Task description:
Please retype the items from the start through the line that contains "Foto 7 de Apartamento", including that line, and leave the pictures out.

++++ Material to process ++++

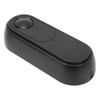 Wireless Infrared Gate Beam Sensor Anti Theft Alarm IP55 Waterproof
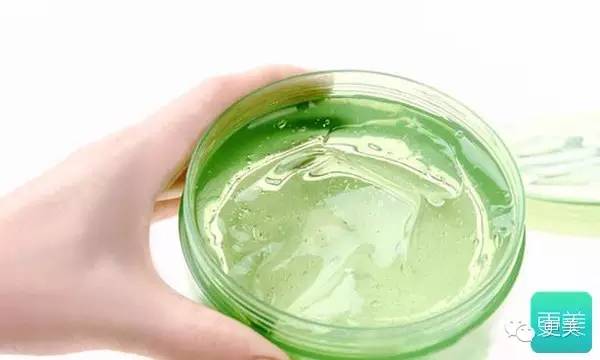 水光针和隆鼻用的玻尿酸有区别吗？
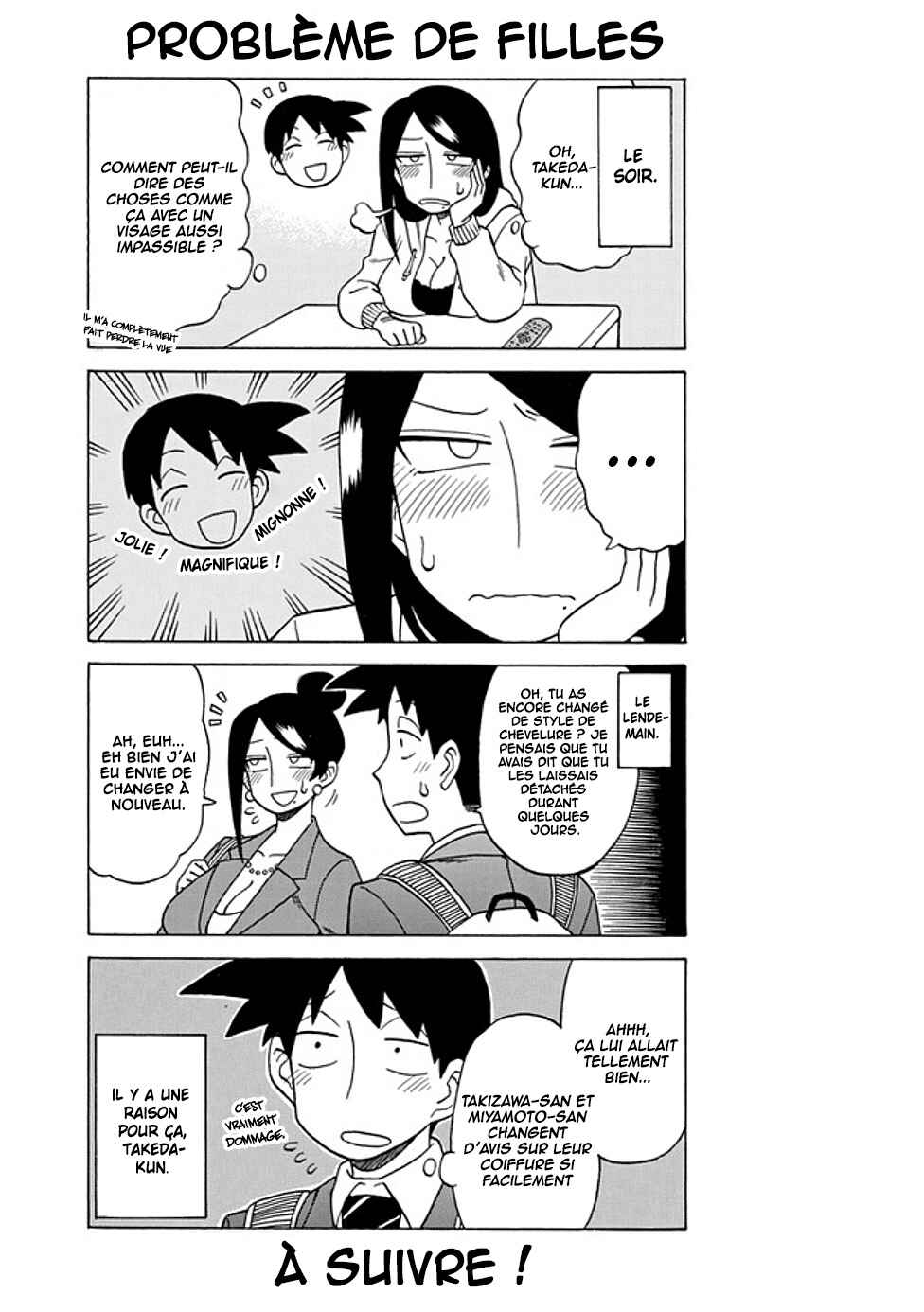 Chapter 56 - Page 6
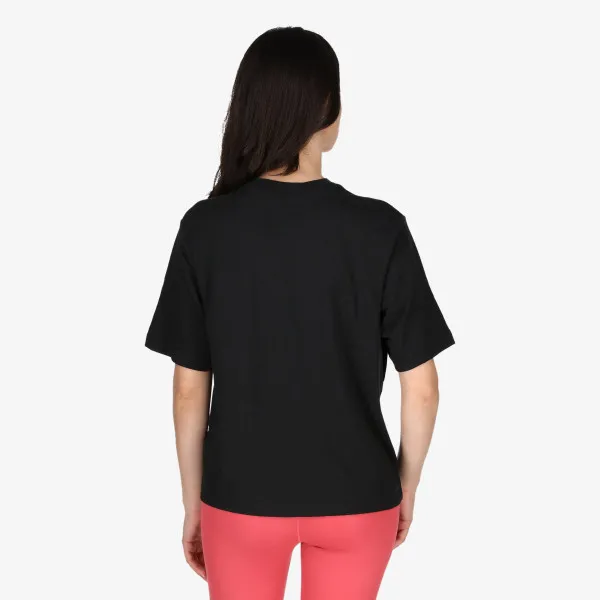 Nike T-shirt Dri-FIT Boxy 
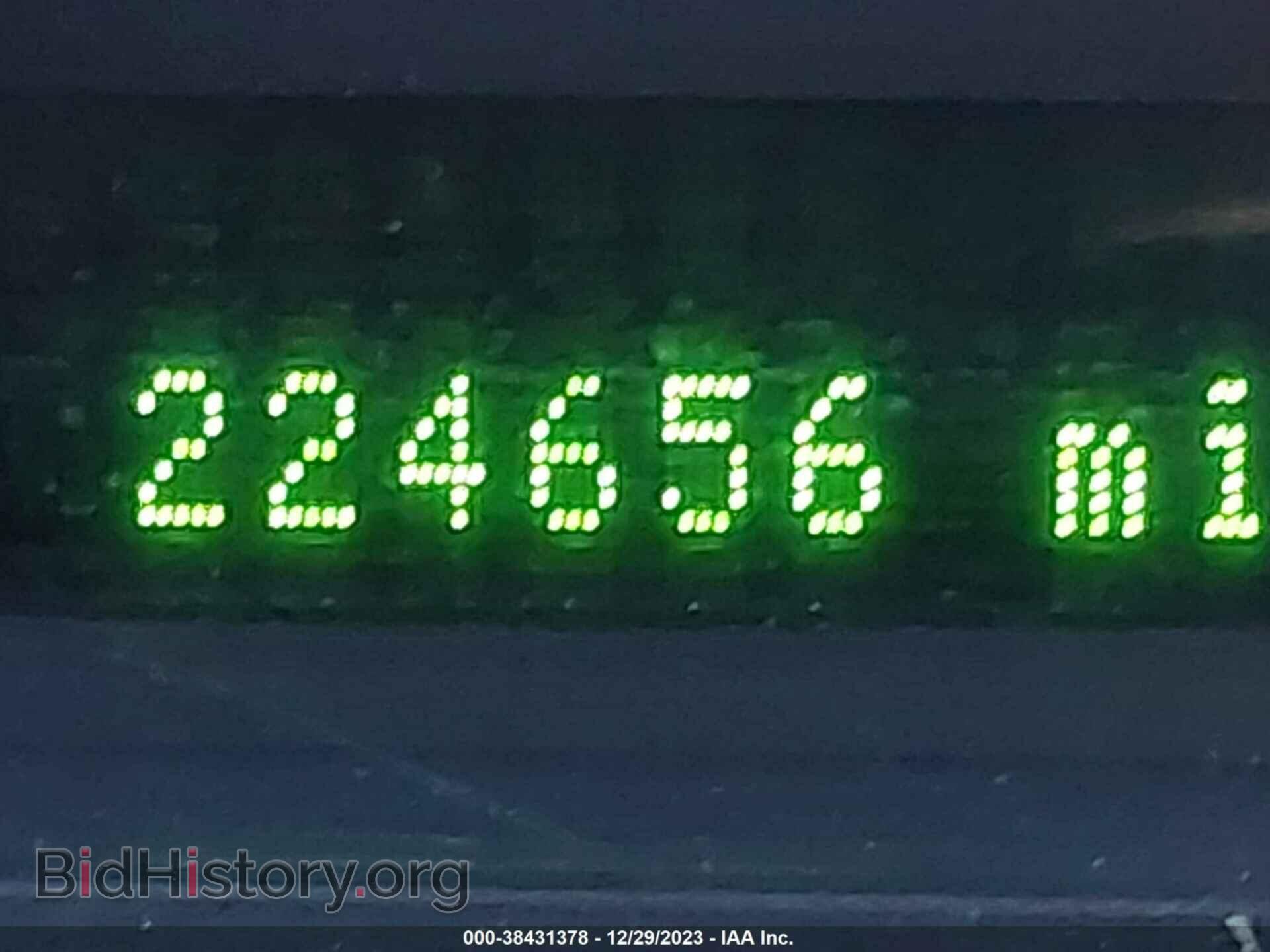 2009 FORD EDGE - VIN: 2FMDK39C09BA74293 - Фото 7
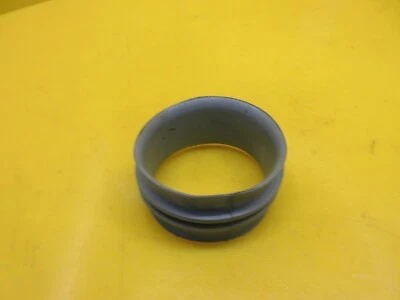 OEM KAWASAKI JET SKI 1100 ZXI 750 900 CUCHARA DE CONDUCTO DE ADMISIÓN DE AIRE DELANTERA 14073-3750 Foto 1 de 4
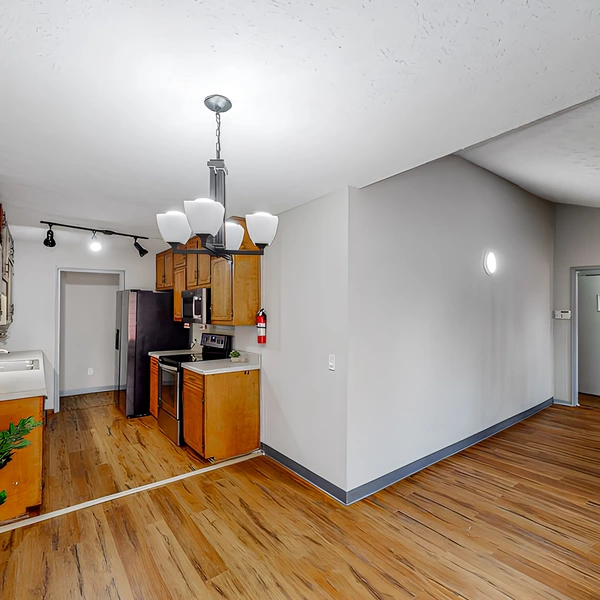 Coliving in Decatur - East Atl, Atlanta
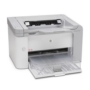 HP Laserjet Pro P1560 Toner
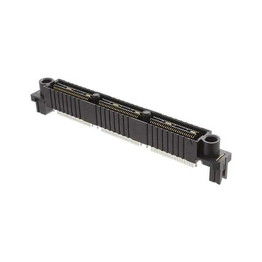 QFS-078-01-SL-D-EM2 samtec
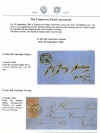 Carra - The Postal rates in Venetia_Pagina_023.jpg (190426 byte)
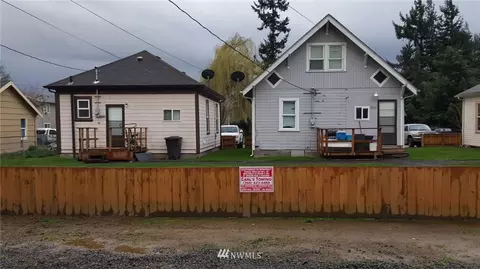 3148 3150 Dover St, Longview, WA 98632 photo 4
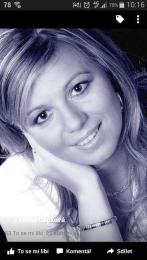 modelky/25098/Ja 6.jpg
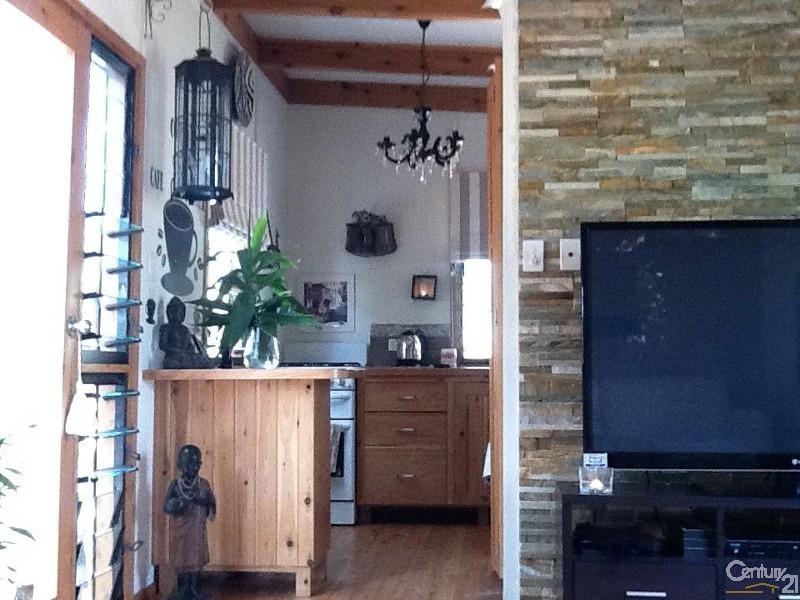 13-17 Paine Place, Kooralbyn QLD 4285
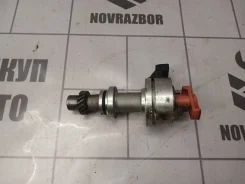 �������������� ��������� Audi 80 90 B3 86-91 Z29089R Audi 80 90 B3 86-91 Z29089R ����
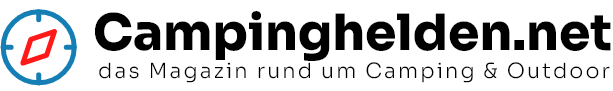 campinghelden.net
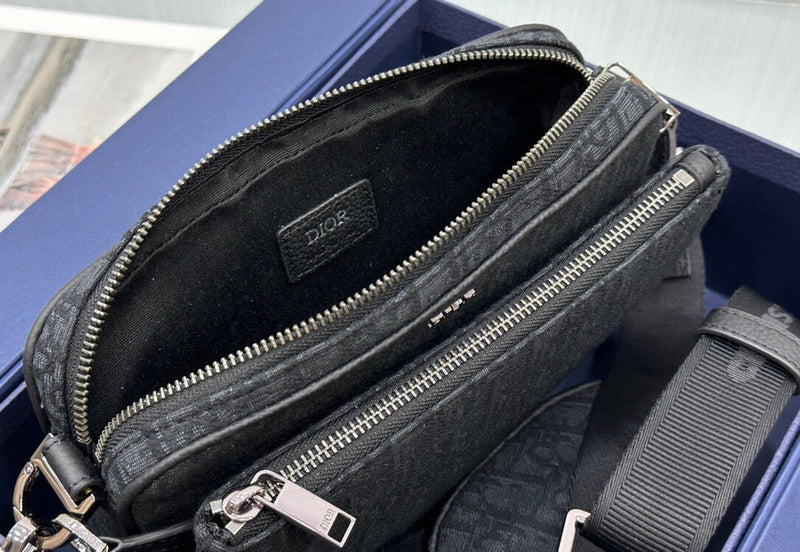Dragon Bags VBS - 602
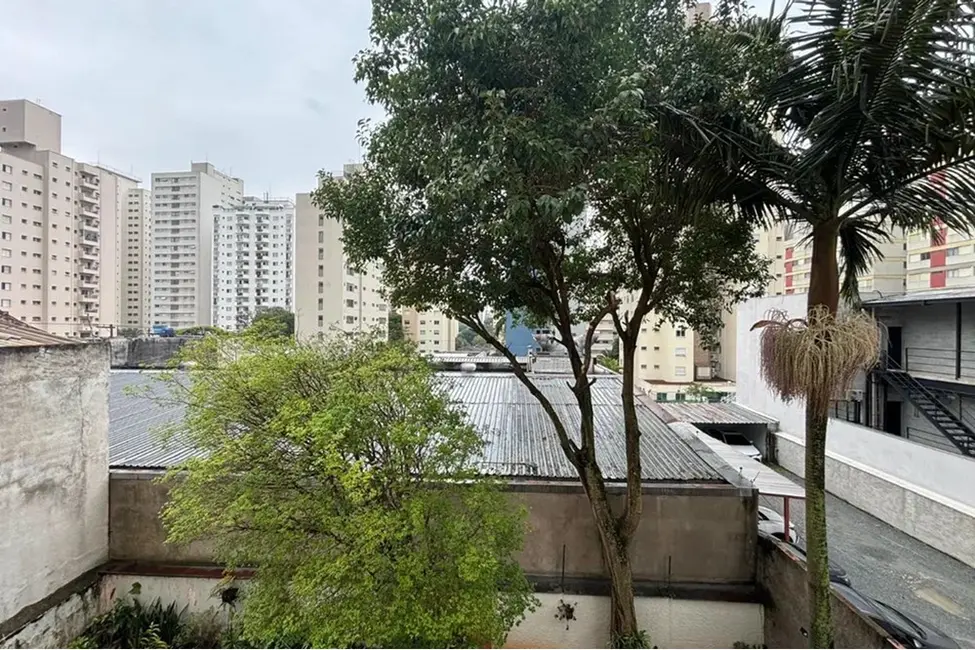 Foto 7 de Apartamento com 2 quartos à venda, 50m2 em Vila Clementino, São Paulo - SP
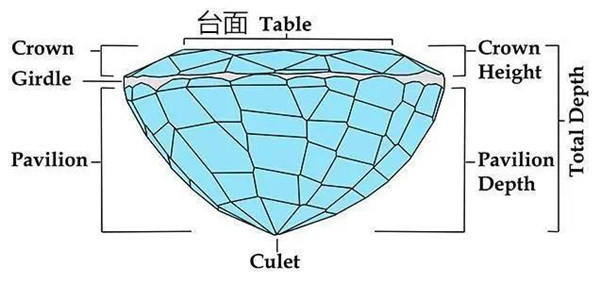 nimg.ws.126.net_副本.jpg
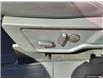 2025 Ford Bronco Outer Banks (Stk: XS258) in Kamloops - Image 16 of 34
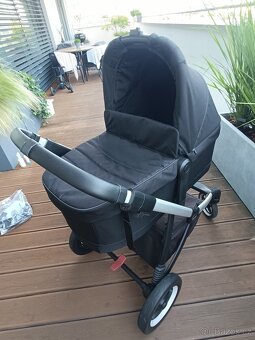 Thule sleek - 2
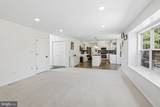 920 Clover Lane - Photo 18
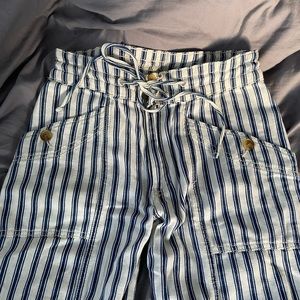 American Eagle Pants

++++

Exercise response:
 Wireless Infrared Gate Beam Sensor Anti Theft Alarm IP55 Waterproof
 水光针和隆鼻用的玻尿酸有区别吗？
 Chapter 56 - Page 6
 Nike T-shirt Dri-FIT Boxy 
 2009 FORD EDGE - VIN: 2FMDK39C09BA74293 - Фото 7
 OEM KAWASAKI JET SKI 1100 ZXI 750 900 CUCHARA DE CONDUCTO DE ADMISIÓN DE AIRE DELANTERA 14073-3750 Foto 1 de 4
 Coliving in Decatur - East Atl, Atlanta
 HP Laserjet Pro P1560 Toner
 QFS-078-01-SL-D-EM2 samtec
 Carra - The Postal rates in Venetia_Pagina_023.jpg (190426 byte)
 3148 3150 Dover St, Longview, WA 98632 photo 4
 modelky/25098/Ja 6.jpg
 13-17 Paine Place, Kooralbyn QLD 4285
 �������������� ��������� Audi 80 90 B3 86-91 Z29089R Audi 80 90 B3 86-91 Z29089R ����
 campinghelden.net
Dragon Bags VBS - 602
 Foto 7 de Apartamento com 2 quartos à venda, 50m2 em Vila Clementino, São Paulo - SP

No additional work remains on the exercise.